◆ Requirement:
Filter out all lines without the word "Wedding" from the data below, please, and copy the rest.
[[ Record set open ]]
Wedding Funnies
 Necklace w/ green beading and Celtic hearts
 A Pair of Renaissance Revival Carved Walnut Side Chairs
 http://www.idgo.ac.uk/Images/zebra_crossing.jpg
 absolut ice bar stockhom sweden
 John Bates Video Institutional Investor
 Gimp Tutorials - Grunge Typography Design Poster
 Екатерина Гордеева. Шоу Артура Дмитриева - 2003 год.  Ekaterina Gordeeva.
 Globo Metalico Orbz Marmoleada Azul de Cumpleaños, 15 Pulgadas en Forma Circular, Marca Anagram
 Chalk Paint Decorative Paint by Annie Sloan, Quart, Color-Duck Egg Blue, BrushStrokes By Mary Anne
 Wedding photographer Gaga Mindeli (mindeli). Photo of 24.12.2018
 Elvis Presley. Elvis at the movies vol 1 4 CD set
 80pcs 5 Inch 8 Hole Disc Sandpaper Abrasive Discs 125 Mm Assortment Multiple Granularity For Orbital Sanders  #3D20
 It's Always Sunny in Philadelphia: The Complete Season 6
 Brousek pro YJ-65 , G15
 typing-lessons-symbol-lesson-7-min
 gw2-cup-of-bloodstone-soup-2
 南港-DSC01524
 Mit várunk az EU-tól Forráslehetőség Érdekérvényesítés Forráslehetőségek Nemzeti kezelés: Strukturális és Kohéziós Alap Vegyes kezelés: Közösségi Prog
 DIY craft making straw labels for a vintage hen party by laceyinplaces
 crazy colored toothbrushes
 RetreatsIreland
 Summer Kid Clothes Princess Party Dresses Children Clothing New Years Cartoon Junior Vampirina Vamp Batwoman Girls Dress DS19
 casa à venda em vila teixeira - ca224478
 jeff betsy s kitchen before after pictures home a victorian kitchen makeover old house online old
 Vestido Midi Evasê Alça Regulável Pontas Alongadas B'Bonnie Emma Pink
[[ Record set closed ]]
◆ Answer box:
Wedding Funnies
 Wedding photographer Gaga Mindeli (mindeli). Photo of 24.12.2018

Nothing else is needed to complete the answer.